Goal: Omit every picture and write out the rest of the records exactly.

Supplied data:
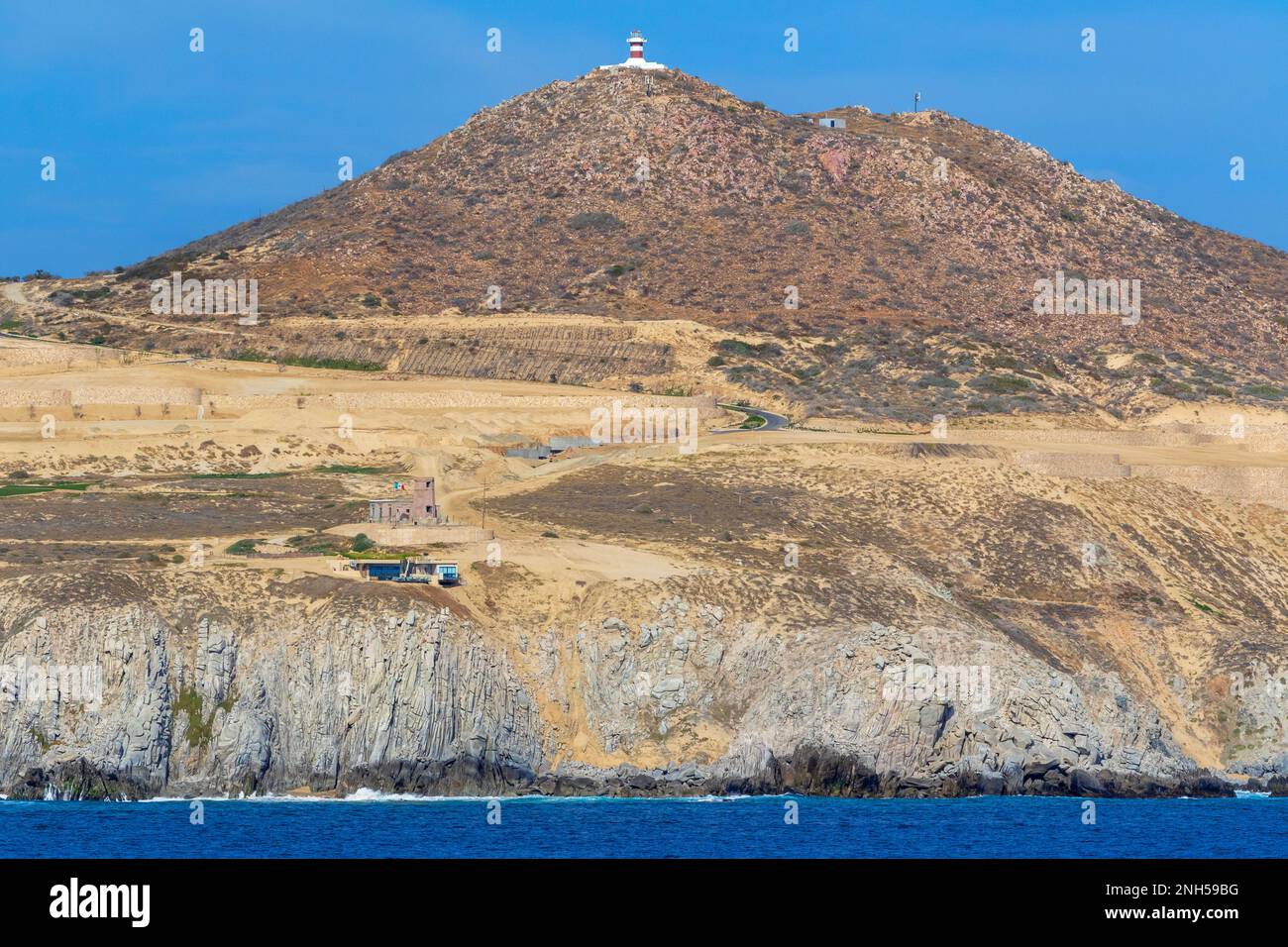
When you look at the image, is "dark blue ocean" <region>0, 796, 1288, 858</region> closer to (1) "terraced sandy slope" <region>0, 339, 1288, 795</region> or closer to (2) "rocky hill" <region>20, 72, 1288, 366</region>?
(1) "terraced sandy slope" <region>0, 339, 1288, 795</region>

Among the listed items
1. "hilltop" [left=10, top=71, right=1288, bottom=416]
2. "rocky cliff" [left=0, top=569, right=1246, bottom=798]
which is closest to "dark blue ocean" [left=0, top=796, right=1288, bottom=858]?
"rocky cliff" [left=0, top=569, right=1246, bottom=798]

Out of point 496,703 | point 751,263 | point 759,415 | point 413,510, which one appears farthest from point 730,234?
point 496,703

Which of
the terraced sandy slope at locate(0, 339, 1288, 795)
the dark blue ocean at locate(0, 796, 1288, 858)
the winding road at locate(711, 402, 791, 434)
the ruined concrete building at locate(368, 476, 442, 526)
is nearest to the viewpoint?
the dark blue ocean at locate(0, 796, 1288, 858)

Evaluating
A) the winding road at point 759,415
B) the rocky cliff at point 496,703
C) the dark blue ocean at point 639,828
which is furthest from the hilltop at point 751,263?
the dark blue ocean at point 639,828

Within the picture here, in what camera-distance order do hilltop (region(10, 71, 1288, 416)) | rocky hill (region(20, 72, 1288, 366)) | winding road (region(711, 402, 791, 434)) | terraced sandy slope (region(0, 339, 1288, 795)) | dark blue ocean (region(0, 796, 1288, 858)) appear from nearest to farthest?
dark blue ocean (region(0, 796, 1288, 858)) → terraced sandy slope (region(0, 339, 1288, 795)) → winding road (region(711, 402, 791, 434)) → hilltop (region(10, 71, 1288, 416)) → rocky hill (region(20, 72, 1288, 366))

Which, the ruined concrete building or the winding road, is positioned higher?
the winding road

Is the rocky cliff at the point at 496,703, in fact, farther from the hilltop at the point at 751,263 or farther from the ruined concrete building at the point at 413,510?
the hilltop at the point at 751,263

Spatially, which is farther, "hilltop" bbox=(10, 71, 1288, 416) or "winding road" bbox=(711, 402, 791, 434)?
"hilltop" bbox=(10, 71, 1288, 416)

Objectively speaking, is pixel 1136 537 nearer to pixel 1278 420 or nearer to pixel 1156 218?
pixel 1278 420

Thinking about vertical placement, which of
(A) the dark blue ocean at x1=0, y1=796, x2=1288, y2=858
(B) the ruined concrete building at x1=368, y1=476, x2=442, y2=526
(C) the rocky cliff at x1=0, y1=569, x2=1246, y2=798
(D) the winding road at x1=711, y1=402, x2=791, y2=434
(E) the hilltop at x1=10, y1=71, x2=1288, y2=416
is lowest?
(A) the dark blue ocean at x1=0, y1=796, x2=1288, y2=858
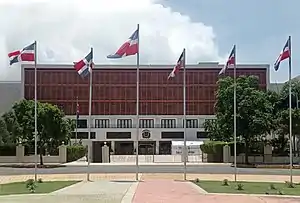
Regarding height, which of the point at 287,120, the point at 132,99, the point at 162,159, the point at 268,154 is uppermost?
the point at 132,99

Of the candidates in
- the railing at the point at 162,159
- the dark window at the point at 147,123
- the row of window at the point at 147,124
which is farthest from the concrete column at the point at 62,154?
the dark window at the point at 147,123

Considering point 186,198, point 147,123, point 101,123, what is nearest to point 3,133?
point 101,123

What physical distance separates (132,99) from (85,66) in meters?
75.6

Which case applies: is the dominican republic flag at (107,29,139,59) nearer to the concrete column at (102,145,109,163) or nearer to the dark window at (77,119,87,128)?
the concrete column at (102,145,109,163)

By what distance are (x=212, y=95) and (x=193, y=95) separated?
3512 millimetres

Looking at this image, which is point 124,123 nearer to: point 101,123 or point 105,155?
point 101,123

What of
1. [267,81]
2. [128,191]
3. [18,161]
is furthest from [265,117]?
[267,81]

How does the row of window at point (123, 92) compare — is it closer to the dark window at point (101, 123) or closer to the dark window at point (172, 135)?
the dark window at point (101, 123)

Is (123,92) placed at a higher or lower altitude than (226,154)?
higher

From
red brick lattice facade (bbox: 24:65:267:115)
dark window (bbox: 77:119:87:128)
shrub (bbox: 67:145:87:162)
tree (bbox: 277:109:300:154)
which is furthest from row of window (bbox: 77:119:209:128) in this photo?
tree (bbox: 277:109:300:154)

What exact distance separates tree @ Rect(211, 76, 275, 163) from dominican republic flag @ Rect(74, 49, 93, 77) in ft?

Full answer:
When you look at the image, is "dark blue ocean" <region>0, 796, 1288, 858</region> closer to (1) "terraced sandy slope" <region>0, 339, 1288, 795</region> or closer to (2) "rocky hill" <region>20, 72, 1288, 366</region>?
(1) "terraced sandy slope" <region>0, 339, 1288, 795</region>

Among the listed items
1. "hilltop" [left=10, top=71, right=1288, bottom=416]
2. "rocky cliff" [left=0, top=569, right=1246, bottom=798]
which is closest to "dark blue ocean" [left=0, top=796, right=1288, bottom=858]?
"rocky cliff" [left=0, top=569, right=1246, bottom=798]

Out of point 496,703 | point 751,263 | point 759,415 | point 413,510, which one appears farthest from point 730,234?
point 496,703

Which of
the terraced sandy slope at locate(0, 339, 1288, 795)
the dark blue ocean at locate(0, 796, 1288, 858)
the winding road at locate(711, 402, 791, 434)
the ruined concrete building at locate(368, 476, 442, 526)
is nearest to the viewpoint?
the dark blue ocean at locate(0, 796, 1288, 858)

Evaluating
A) the winding road at point 759,415
B) the rocky cliff at point 496,703
C) the dark blue ocean at point 639,828
which is furthest from the hilltop at point 751,263?
the dark blue ocean at point 639,828

Within the picture here, in what camera-distance order do hilltop (region(10, 71, 1288, 416)) | rocky hill (region(20, 72, 1288, 366)) | winding road (region(711, 402, 791, 434)) | terraced sandy slope (region(0, 339, 1288, 795)) | dark blue ocean (region(0, 796, 1288, 858)) appear from nearest to farthest?
dark blue ocean (region(0, 796, 1288, 858)) → terraced sandy slope (region(0, 339, 1288, 795)) → winding road (region(711, 402, 791, 434)) → hilltop (region(10, 71, 1288, 416)) → rocky hill (region(20, 72, 1288, 366))

Which, the ruined concrete building or the winding road, is positioned higher?
the winding road

Is the rocky cliff at the point at 496,703, in fact, farther from the hilltop at the point at 751,263 or farther from the ruined concrete building at the point at 413,510?
the hilltop at the point at 751,263

Spatially, which is farther, "hilltop" bbox=(10, 71, 1288, 416) or "winding road" bbox=(711, 402, 791, 434)?
"hilltop" bbox=(10, 71, 1288, 416)

Objectively speaking, is pixel 1136 537 nearer to pixel 1278 420 or nearer to pixel 1156 218?
pixel 1278 420

Thinking about vertical placement, which of
(A) the dark blue ocean at x1=0, y1=796, x2=1288, y2=858
(B) the ruined concrete building at x1=368, y1=476, x2=442, y2=526
(C) the rocky cliff at x1=0, y1=569, x2=1246, y2=798
(D) the winding road at x1=711, y1=402, x2=791, y2=434
(E) the hilltop at x1=10, y1=71, x2=1288, y2=416
is lowest?
(A) the dark blue ocean at x1=0, y1=796, x2=1288, y2=858
Regarding height, which of the point at 287,120, the point at 132,99, the point at 162,159, the point at 268,154 is uppermost?
the point at 132,99

Of the candidates in
- the railing at the point at 162,159
- the dark window at the point at 147,123
- the row of window at the point at 147,124
which is farthest from the concrete column at the point at 62,154?
the dark window at the point at 147,123

Considering point 186,198, point 147,123, point 101,123, what is nearest to point 3,133?
point 101,123

What physical distance separates (132,99) from (85,66) in meters?
75.6

Which case applies: is the dominican republic flag at (107,29,139,59) nearer to the concrete column at (102,145,109,163) or nearer to the dark window at (77,119,87,128)?
the concrete column at (102,145,109,163)

By what distance are (x=212, y=95) and (x=193, y=95) separated?
3512 millimetres

Looking at this image, which is point 124,123 nearer to: point 101,123 or point 105,155?
point 101,123

What of
1. [267,81]
2. [128,191]
3. [18,161]
is furthest from [265,117]?
[267,81]

How does the row of window at point (123, 92) compare — is it closer to the dark window at point (101, 123) or closer to the dark window at point (172, 135)?
the dark window at point (101, 123)

Is (123,92) placed at a higher or lower altitude than (226,154)?
higher

From
red brick lattice facade (bbox: 24:65:267:115)
dark window (bbox: 77:119:87:128)
shrub (bbox: 67:145:87:162)
tree (bbox: 277:109:300:154)
which is furthest from row of window (bbox: 77:119:209:128) in this photo?
tree (bbox: 277:109:300:154)

What exact distance separates tree @ Rect(211, 76, 275, 163) from dominican republic flag @ Rect(74, 49, 93, 77) in ft?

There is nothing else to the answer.